Like many actors in the silent film era, Wilson did not survive the transition to "talkies", with The Sky Skidder, his penultimate film.

==Plot==
As described in a film magazine, Al Simpkins is an ambitious aviator who has invented a new fuel he calls "Economo" which, he declares, will allow a plane to fly 1000 miles on a pint. He makes a trial flight on the fuel and, while in the air, sees his sweetheart Stella Hearns riding in a car with the wealthy and dishonest Silas Smythe. Just as the car gets out of control, Al sweeps down and rescues her by means of a rope ladder from his plane. Back at the flying field, Silas overhears Al telling Stella there is just enough Economo left for a trial flight the next day. Silas steals the mixture that night and refills the tank with gasoline. When Al makes the exhibition the next day his plane runs out of fuel and he is forced to jump from the plane and land by parachute. The folks in Centerville lose all faith in Al's invention. Al then enters the air derby with a powerful monoplane which he purchased with funds borrowed from Stella, he has a tank full of Economo. He gives her the formula for the fuel which Silas steals from her just before the takeoff. Al then takes Stella in his plane and they go into the air after Silas to get the formula back. Stella takes the controls and Al reaches Silas’ plane via a rope ladder where, after a terrific fight, he retrieves the formula. After winning the race, Al claims and Stella consents to become his bride.

==Cast==

- Al Wilson as Al Simpkins
- Helen Foster as Stella Hearns
- Wilbur McGaugh as Silas Smythe
- Gilbert Holmes as Bert Beatle (credited as "Pee Wee Holmes")

==Production==
Al Wilson was not only the star of The Sky Skidder but also flew as a stunt pilot in the film. After becoming a flying instructor and a short period as manager of the Mercury Aviation Company, founded by one of his students, Cecil B. DeMille, Wilson became more and more skilled in performing stunts, including wing walking. He left the company to become a professional stunt pilot, specializing in Hollywood aviation films.

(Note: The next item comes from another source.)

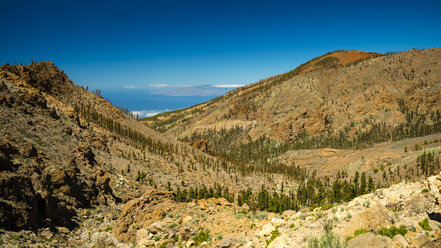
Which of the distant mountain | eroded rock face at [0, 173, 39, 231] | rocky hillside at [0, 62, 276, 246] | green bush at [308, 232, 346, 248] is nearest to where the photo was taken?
green bush at [308, 232, 346, 248]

Wilson worked together with stuntmen like Frank Clarke and Wally Timm and also for film companies, including Universal Pictures. After numerous appearances in stunt roles, he started his career as an actor in 1923 with the serial The Eagle's Talons. Wilson produced his own movies until 1927, when he went back to work with Universal Pictures.

==Reception==
Aviation film historian Stephen Pendo in Aviation in the Cinema (1985) said that The Sky Skidder was only one of a long list of aviation films that showcased Wilson's talents. He alternately wrote, acted and flew in a career that "spanned more than 10 years, and he acted in more films than any other professional pilot." In The Sky Skidder, Pendo noted, "The aerial stunts featured a parachute jump, a faked plane change, and the pick-up of the heroine from a car by the hero on a ladder hanging from a plane."